• Selected extract
-- Begin --

Microsoft appealed the verdict and Judge Jackson's remedy was overturned on the grounds that interviews he gave to the news media during the case demonstrated a bias against Microsoft. Judge Jackson's response to this was that Microsoft's conduct itself was the cause of any "perceived bias"; he said that Microsoft executives had "proved, time and time again, to be inaccurate, misleading, evasive, and transparently false. ... Microsoft is a company with an institutional disdain for both the truth and for rules of law that lesser entities must respect. It is also a company whose senior management is not averse to offering specious testimony to support spurious defenses to claims of its wrongdoing." [10] (http://www.winnetmag.com/Article/ArticleID/20269/20269.html) Only the remedy was rejected; Jackson's findings of fact remained substantially unchanged.

The D.C. Circuit, in the end, found that Microsoft had abused its monopoly power position and remanded the case for consideration of a proper remedy, under Judge Colleen Kollar-Kotelly.

The DOJ, now under the administration of U.S. President George W. Bush, announced on September 6, 2001 that it was no longer seeking to break up Microsoft and would instead seek a lesser antitrust penalty.

-- End --

• Task instructions
A. Copy the Microsoft antitrust passage word for word, starting with "The DOJ, now" and going on through "lesser antitrust penalty.".
B. According to the Microsoft antitrust passage, on what date did the DOJ announce that it was no longer seeking to break up Microsoft?
C. Write what comes next in the Microsoft antitrust passage, picking up after its final sentence.

• Information given
-- Begin --

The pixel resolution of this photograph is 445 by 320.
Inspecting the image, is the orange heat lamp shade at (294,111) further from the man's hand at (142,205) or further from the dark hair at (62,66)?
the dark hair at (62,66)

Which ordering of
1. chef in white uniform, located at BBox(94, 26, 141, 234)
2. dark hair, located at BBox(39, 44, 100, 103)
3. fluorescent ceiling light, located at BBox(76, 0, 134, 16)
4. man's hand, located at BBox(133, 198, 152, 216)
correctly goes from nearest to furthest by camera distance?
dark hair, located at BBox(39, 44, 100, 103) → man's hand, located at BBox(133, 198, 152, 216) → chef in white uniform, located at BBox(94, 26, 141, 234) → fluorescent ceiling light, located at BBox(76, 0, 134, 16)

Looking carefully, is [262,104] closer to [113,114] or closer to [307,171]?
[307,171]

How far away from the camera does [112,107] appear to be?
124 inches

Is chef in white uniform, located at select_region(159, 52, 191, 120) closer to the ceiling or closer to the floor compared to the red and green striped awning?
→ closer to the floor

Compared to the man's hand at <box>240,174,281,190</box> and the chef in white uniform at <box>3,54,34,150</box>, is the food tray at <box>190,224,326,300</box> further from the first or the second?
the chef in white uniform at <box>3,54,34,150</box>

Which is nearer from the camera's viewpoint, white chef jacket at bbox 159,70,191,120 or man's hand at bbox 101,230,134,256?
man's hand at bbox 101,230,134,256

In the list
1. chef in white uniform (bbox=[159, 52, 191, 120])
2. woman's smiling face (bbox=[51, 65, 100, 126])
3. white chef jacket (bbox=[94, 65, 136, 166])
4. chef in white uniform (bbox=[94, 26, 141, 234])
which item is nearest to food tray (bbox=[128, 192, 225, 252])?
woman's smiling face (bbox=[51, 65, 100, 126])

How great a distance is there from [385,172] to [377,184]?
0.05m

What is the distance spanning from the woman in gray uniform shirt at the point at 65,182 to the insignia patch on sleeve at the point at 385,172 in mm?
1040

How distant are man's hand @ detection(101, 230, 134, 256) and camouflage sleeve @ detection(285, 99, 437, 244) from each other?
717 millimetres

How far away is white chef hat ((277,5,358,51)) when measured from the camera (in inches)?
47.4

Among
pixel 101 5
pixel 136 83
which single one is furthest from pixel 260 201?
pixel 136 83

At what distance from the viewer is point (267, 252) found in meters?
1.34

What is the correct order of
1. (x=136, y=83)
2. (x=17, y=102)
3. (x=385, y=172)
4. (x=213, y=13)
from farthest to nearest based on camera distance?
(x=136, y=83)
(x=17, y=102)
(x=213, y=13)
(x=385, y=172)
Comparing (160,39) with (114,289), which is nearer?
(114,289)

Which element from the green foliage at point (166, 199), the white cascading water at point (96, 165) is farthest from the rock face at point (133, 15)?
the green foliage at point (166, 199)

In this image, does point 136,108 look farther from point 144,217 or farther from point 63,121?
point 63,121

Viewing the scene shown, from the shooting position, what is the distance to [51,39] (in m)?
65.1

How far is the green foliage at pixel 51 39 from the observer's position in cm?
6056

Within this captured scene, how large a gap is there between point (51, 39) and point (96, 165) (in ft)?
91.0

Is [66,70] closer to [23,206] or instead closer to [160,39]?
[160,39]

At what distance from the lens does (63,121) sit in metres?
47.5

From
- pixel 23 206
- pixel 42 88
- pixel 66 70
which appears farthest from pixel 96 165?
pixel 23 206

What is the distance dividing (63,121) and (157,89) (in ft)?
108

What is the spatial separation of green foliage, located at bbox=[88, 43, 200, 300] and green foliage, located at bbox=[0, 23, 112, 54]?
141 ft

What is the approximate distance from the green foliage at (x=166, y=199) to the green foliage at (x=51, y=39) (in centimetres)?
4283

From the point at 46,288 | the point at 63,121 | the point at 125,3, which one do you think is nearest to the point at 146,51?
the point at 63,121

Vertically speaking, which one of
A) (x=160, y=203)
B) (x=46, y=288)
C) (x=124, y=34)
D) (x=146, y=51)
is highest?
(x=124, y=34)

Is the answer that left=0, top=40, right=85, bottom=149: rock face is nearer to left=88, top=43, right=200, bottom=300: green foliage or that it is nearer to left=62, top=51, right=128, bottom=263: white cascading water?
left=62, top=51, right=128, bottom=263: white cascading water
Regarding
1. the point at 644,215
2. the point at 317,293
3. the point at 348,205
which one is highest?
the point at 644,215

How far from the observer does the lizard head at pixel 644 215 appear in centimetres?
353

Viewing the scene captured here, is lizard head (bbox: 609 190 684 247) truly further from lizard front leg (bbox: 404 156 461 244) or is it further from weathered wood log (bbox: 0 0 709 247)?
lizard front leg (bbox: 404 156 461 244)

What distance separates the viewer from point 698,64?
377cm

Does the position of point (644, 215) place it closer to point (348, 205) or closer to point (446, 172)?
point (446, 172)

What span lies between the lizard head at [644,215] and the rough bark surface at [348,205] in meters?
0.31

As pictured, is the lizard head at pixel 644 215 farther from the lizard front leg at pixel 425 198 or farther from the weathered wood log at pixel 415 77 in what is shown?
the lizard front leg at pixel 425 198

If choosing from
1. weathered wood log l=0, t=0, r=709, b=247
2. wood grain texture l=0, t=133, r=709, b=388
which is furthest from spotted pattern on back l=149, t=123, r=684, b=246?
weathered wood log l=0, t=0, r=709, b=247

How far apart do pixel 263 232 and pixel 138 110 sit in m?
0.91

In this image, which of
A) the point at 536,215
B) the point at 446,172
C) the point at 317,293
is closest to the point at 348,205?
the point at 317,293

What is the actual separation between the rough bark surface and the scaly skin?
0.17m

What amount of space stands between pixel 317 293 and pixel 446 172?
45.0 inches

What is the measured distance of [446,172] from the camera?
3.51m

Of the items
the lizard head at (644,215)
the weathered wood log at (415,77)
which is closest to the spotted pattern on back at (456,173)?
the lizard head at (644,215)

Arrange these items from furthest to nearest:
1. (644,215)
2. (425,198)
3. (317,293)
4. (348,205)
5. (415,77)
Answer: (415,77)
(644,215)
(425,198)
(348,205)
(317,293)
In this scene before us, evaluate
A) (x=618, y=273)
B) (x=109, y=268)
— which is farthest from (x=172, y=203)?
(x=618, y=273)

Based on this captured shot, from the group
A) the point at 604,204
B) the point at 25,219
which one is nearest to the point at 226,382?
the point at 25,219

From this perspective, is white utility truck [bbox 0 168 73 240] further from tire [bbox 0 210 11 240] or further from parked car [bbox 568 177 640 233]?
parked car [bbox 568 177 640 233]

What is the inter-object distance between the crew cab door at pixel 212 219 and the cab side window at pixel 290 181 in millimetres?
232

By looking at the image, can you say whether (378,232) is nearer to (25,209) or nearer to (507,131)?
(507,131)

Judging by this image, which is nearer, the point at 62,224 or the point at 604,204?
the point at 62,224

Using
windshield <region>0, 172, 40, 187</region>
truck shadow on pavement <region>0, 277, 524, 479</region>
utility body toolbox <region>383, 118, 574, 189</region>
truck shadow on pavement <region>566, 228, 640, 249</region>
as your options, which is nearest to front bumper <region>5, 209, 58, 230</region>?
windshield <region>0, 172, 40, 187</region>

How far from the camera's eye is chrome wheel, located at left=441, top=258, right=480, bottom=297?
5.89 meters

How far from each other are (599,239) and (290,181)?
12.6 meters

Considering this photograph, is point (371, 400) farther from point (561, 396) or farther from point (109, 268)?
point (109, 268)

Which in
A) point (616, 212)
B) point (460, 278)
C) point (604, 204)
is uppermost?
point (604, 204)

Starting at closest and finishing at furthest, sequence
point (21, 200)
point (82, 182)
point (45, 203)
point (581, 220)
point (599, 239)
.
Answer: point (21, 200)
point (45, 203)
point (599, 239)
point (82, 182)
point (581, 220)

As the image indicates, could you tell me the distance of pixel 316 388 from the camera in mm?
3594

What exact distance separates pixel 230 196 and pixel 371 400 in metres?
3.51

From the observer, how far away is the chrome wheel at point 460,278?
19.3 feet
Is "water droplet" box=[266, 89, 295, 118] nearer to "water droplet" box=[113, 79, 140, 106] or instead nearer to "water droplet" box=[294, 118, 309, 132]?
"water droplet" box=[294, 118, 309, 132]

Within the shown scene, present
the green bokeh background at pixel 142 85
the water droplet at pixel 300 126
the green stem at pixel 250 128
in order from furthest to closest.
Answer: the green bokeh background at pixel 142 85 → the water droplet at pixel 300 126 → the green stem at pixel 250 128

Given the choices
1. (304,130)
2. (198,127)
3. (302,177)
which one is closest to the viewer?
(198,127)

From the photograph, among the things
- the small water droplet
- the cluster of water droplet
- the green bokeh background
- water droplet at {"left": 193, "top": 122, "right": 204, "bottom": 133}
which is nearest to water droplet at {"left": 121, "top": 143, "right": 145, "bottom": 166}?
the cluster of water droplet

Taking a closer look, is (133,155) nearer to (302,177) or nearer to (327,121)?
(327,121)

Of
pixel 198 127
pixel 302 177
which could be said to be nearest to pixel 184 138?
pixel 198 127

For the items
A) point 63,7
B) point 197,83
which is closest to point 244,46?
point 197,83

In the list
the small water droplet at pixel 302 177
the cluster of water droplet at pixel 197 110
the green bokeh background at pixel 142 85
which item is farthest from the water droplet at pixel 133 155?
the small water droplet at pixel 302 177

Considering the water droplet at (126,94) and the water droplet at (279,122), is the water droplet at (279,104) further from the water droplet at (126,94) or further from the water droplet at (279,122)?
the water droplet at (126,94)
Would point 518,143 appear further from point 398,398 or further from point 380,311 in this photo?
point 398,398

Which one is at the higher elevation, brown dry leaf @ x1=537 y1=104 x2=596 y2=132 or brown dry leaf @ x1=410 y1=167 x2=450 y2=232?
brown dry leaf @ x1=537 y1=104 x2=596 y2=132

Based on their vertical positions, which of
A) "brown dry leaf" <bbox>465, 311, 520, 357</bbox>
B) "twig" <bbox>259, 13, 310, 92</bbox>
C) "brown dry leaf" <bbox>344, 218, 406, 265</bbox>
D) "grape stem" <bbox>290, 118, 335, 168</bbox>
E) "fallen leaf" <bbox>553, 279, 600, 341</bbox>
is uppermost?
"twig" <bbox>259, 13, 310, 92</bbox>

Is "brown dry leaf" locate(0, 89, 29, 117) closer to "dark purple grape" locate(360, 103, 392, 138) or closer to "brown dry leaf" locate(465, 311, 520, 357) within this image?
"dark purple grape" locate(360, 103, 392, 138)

-- End --

• Responses for each task
A.
The DOJ, now under the administration of U.S. President George W. Bush, announced on September 6, 2001 that it was no longer seeking to break up Microsoft and would instead seek a lesser antitrust penalty.

B. September 6, 2001

C.
Settlement

On November 2, 2001, the DOJ reached an agreement with Microsoft to settle the case. The proposed settlement required Microsoft to share its application programming interfaces with third-party companies and appoint a panel of three people who will have full access to Microsoft's systems, records, and source code for five years to ensure compliance, but did not require Microsoft to change any of its code nor prevent Microsoft from tying other software with Windows in the future. On August 5, 2002, Microsoft announced that it would make some concessions towards the proposed final settlement ahead of the judge's verdict.

On November 1, 2002, Judge Kollar-Kotelly released a judgment essentially accepting the proposed DOJ settlement. Nine States and the District of Columbia (which had been pursuing the case together with the DOJ) have not agreed with the settlement, arguing that it does not go far enough to curb Microsoft's anti-competitive business practices.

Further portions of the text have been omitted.